• WHAT TO WORK ON
Restate, exactly as written, the entries below from the line that holds "DAF MX-13 390 H2 Kargo motori" through the line that holds "PDF) Skin Physiology". Pictures are not part of the copy.

• DATASET ENTRIES
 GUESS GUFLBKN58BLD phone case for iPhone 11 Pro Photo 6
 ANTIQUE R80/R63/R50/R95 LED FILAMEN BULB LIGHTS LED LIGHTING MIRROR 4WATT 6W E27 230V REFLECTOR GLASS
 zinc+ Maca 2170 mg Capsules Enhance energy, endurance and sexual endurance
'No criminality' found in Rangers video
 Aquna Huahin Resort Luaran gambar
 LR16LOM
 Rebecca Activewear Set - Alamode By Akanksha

---

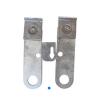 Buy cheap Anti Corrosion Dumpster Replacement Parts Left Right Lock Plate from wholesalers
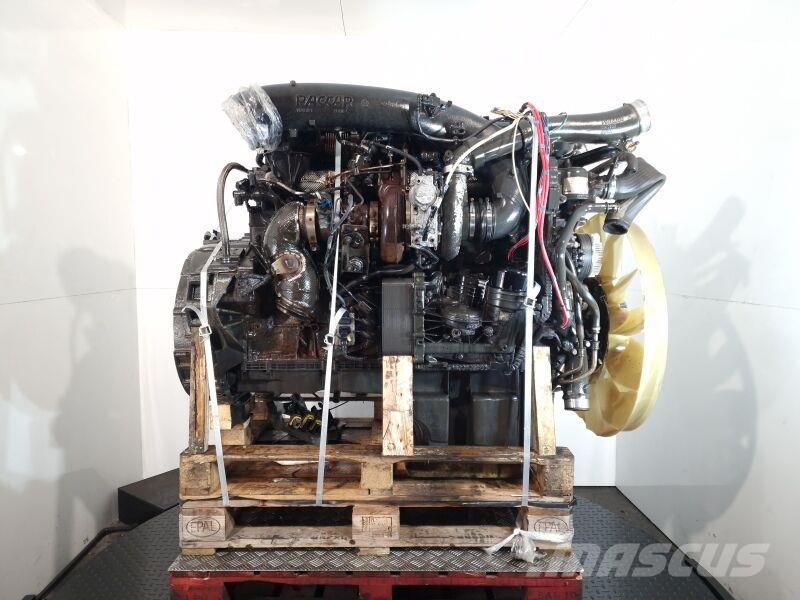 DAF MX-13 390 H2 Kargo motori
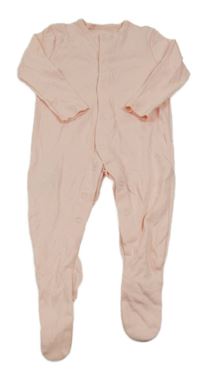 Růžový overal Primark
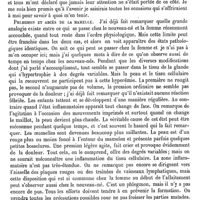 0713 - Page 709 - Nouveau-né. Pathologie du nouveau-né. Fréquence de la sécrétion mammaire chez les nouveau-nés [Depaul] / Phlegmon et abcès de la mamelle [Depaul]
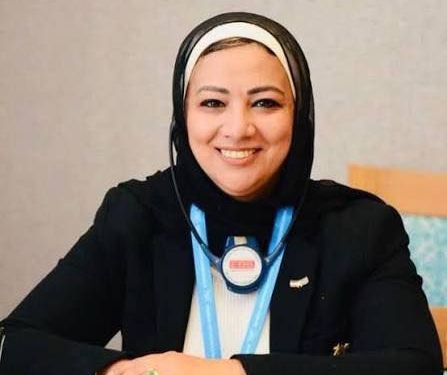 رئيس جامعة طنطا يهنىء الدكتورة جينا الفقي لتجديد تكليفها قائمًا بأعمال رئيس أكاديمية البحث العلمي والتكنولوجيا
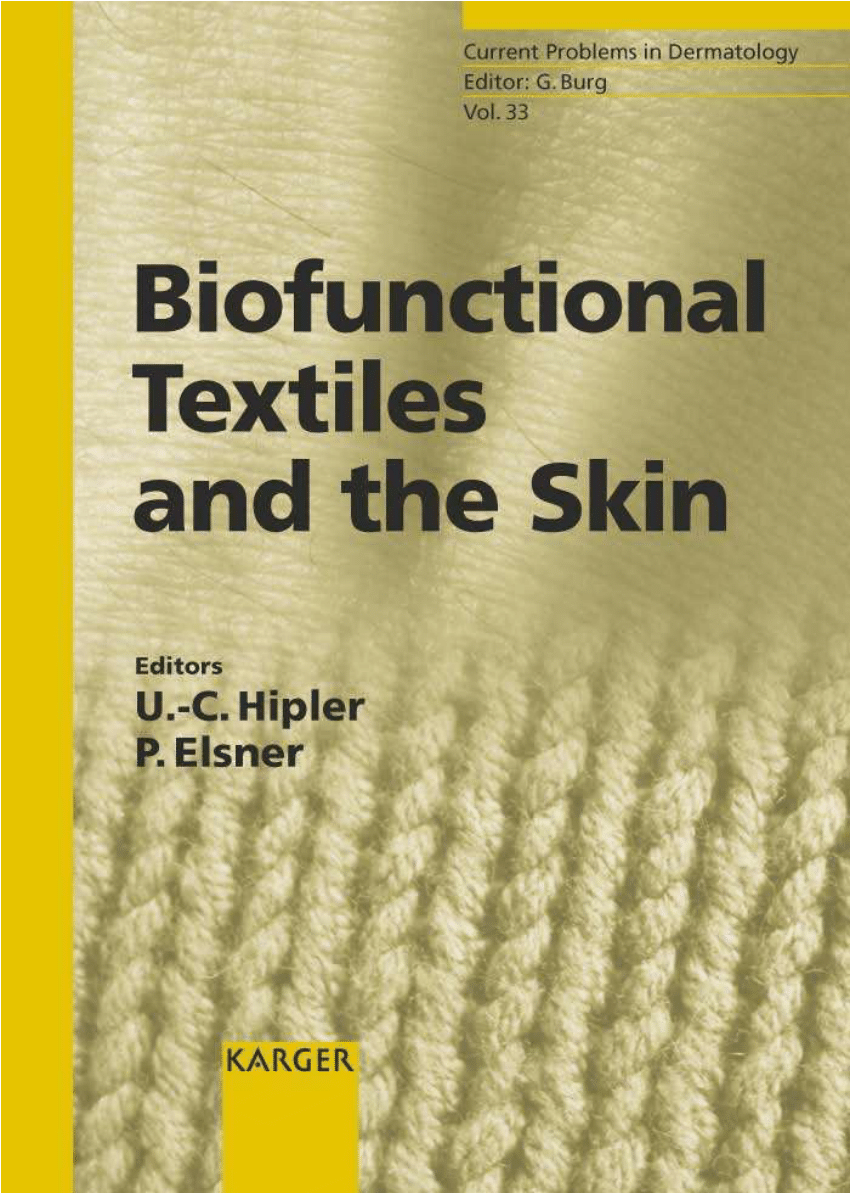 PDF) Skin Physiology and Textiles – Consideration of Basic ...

• RESPONSE FOR THIS EXERCISE
 DAF MX-13 390 H2 Kargo motori
 Růžový overal Primark
 0713 - Page 709 - Nouveau-né. Pathologie du nouveau-né. Fréquence de la sécrétion mammaire chez les nouveau-nés [Depaul] / Phlegmon et abcès de la mamelle [Depaul]
 رئيس جامعة طنطا يهنىء الدكتورة جينا الفقي لتجديد تكليفها قائمًا بأعمال رئيس أكاديمية البحث العلمي والتكنولوجيا
 PDF) Skin Physiology and Textiles – Consideration of Basic ...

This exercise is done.